Mr. Mahalchick is part of the lineage of Robert Rauschenberg, Bruce Conner and Isa Genzken. Employing the space of abstract painting Mr. Mahalchick transforms his motley collection of materials into montages of emotional and cultural resonance. It may be tempting to laugh at the absurd material decisions, the crazy layering of meanings and the puerile ballsiness, but we are also asked by the quiet seriousness of the work look a little deeper. The use of toilet paper tubes, for example, at first seems almost embarrassing, the level of self-exposure too great. In Mr. Mahalchick’s collages the conventional desire to wish away the mundanely sordid aspects of our bodies is allowed space of quiet recognition. The fact that our own bodies and desires are aided and abetted by the crappiest mass-produced things is, in fact, universal and we are liberated by recognizing ourselves in what at first seems so tacky and wrong.

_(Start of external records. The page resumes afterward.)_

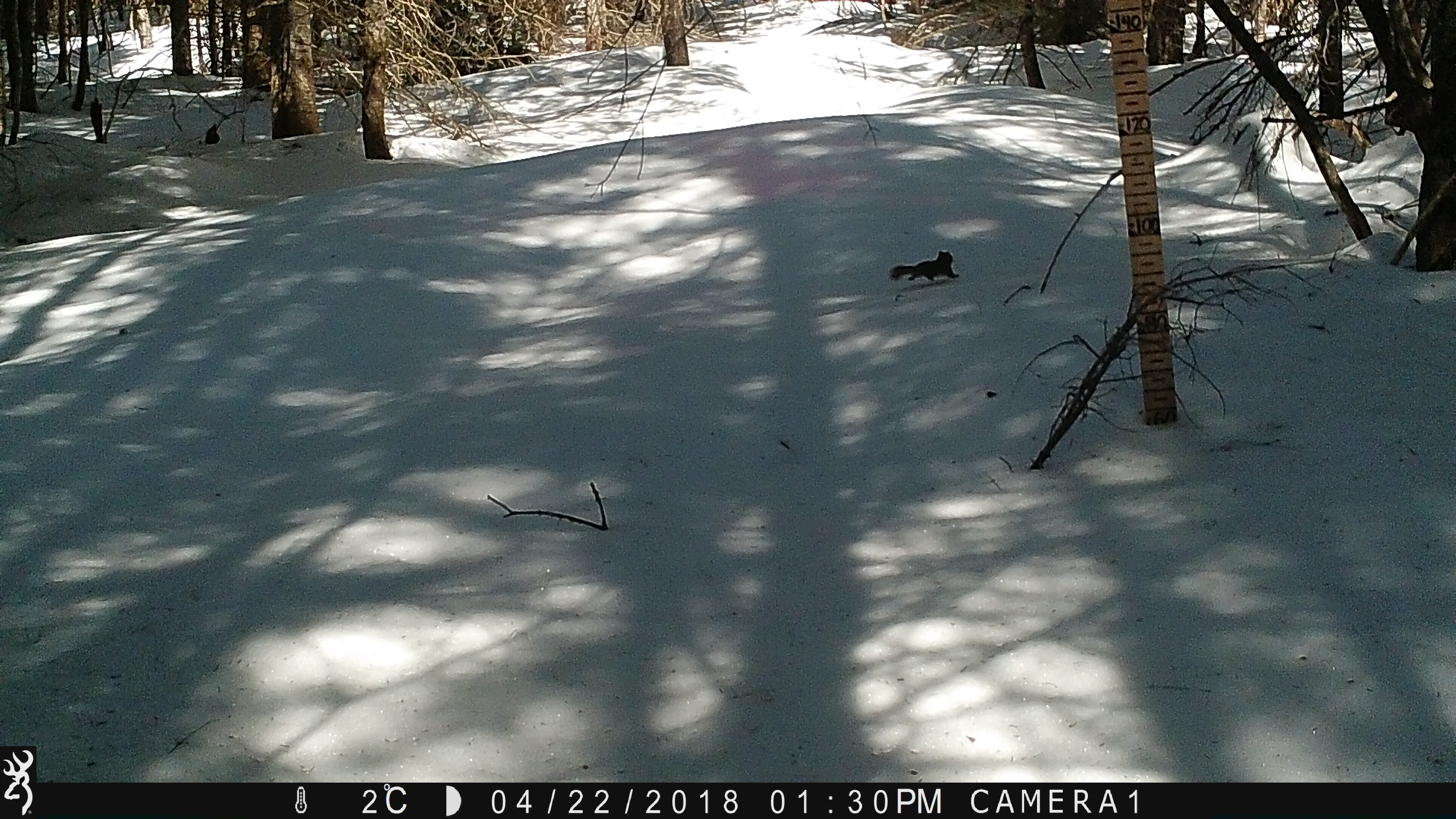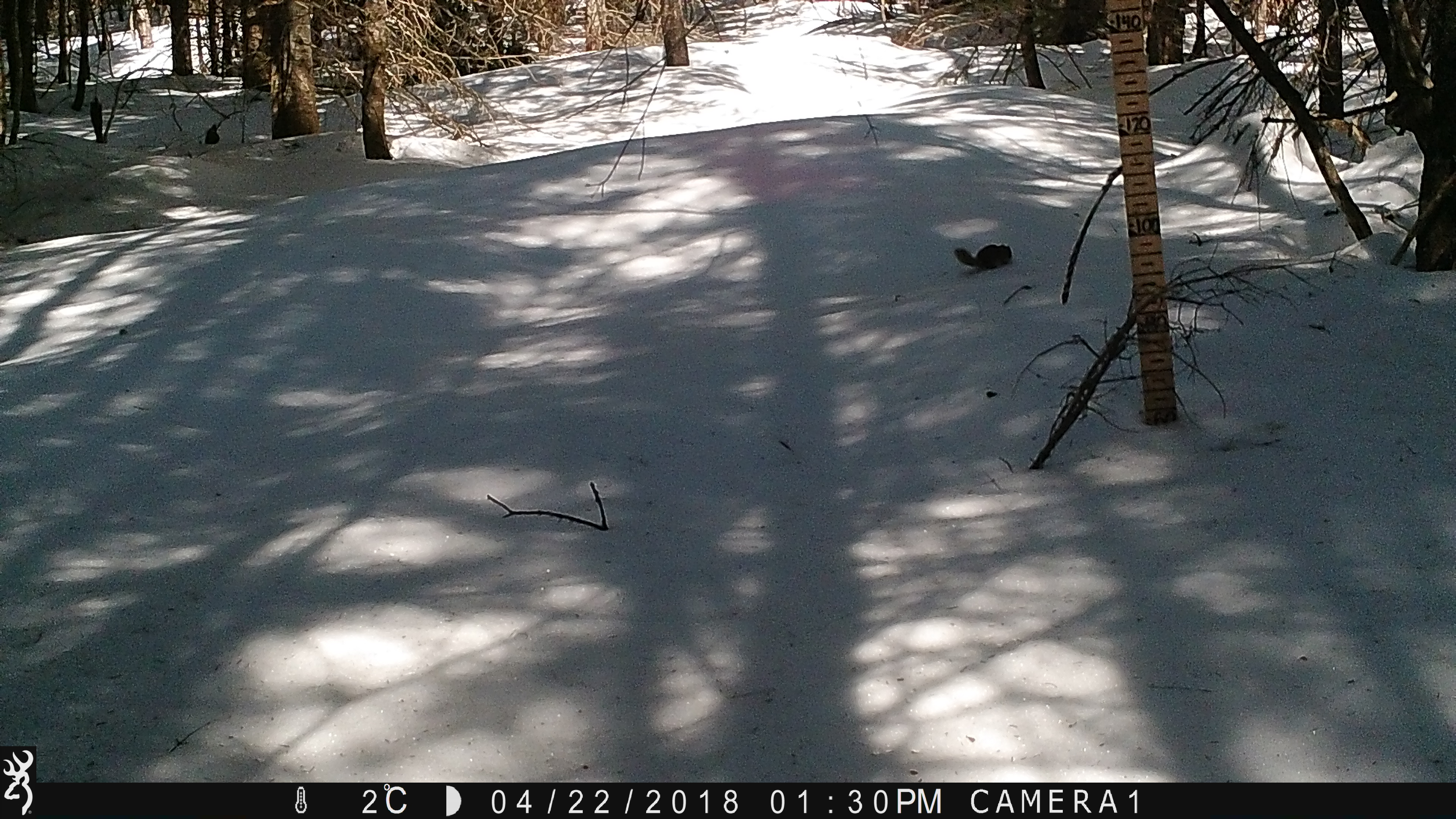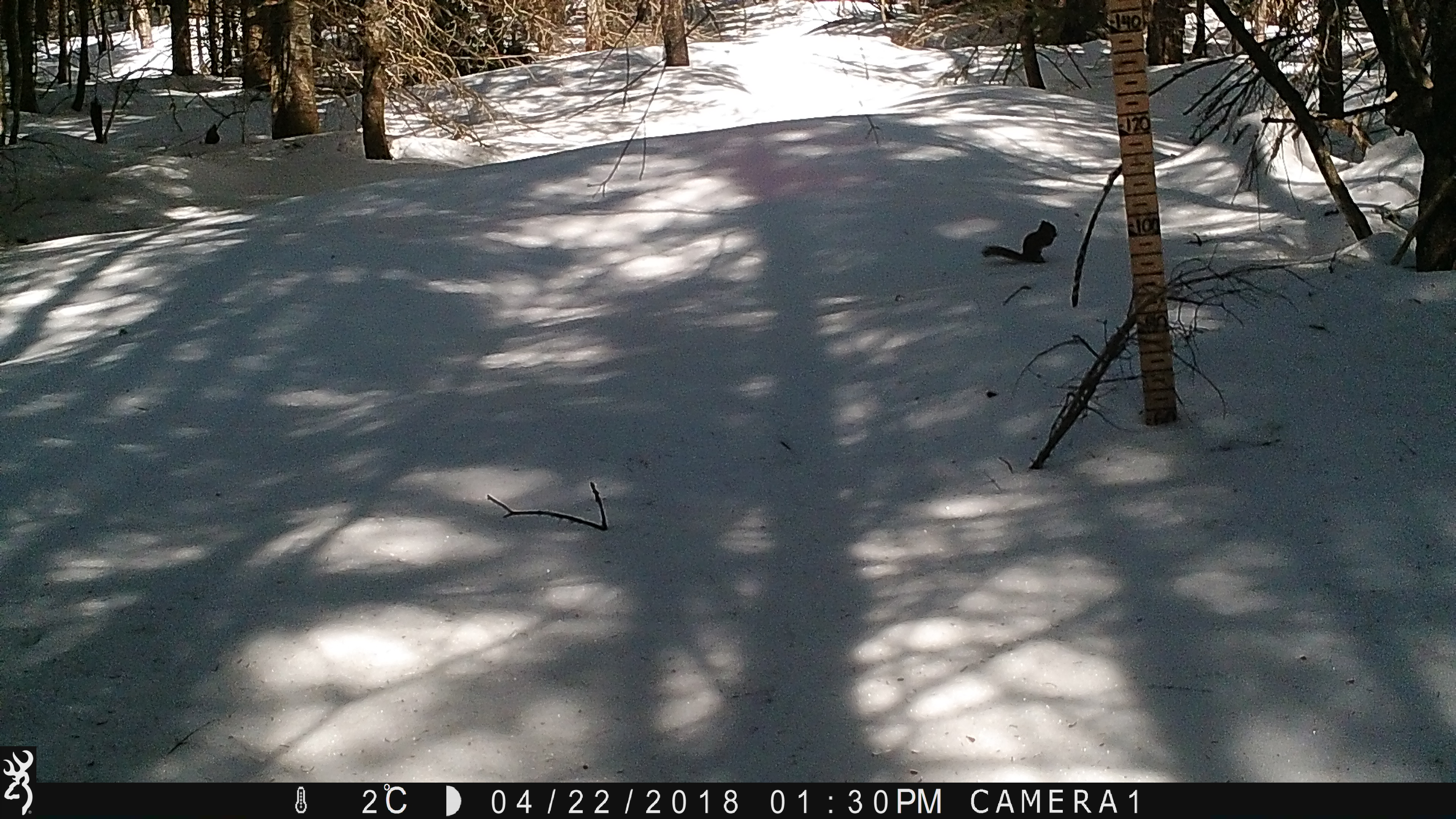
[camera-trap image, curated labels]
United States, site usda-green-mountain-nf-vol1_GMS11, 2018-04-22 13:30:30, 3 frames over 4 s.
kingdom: Animalia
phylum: Chordata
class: Mammalia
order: Rodentia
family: Sciuridae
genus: Tamiasciurus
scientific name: Tamiasciurus hudsonicus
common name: red squirrel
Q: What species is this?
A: Red squirrel (Tamiasciurus hudsonicus).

“For What It’s Worth” is a celebration and ritual offering to the collective ewwwwww. Mr. Mahalchick’s scavenged materials, low and despised, are offered proudly for our inspection and praise. The valueless is in fact the most valuable thing here. The cast off refuse of our throw-away culture is given dignity by the transformational imagination of the artist. In this way Mr. Mahalchick is a problem solver, a real go to guy for life’s stickiest problems. And when Mr. Mahalchick asks what’s it worth, our snap guarded answer of “nothing” slowly gives way to an affirming, Everything!

Michael Mahalchick has recently exhibited work in group at David Zwirner in New York, Kate MacGarry in Lodon and the In Practice Program at the Sculpture Center in Long Island City. He received his MFA from the California Institute of Arts and is currently living and working in New York City.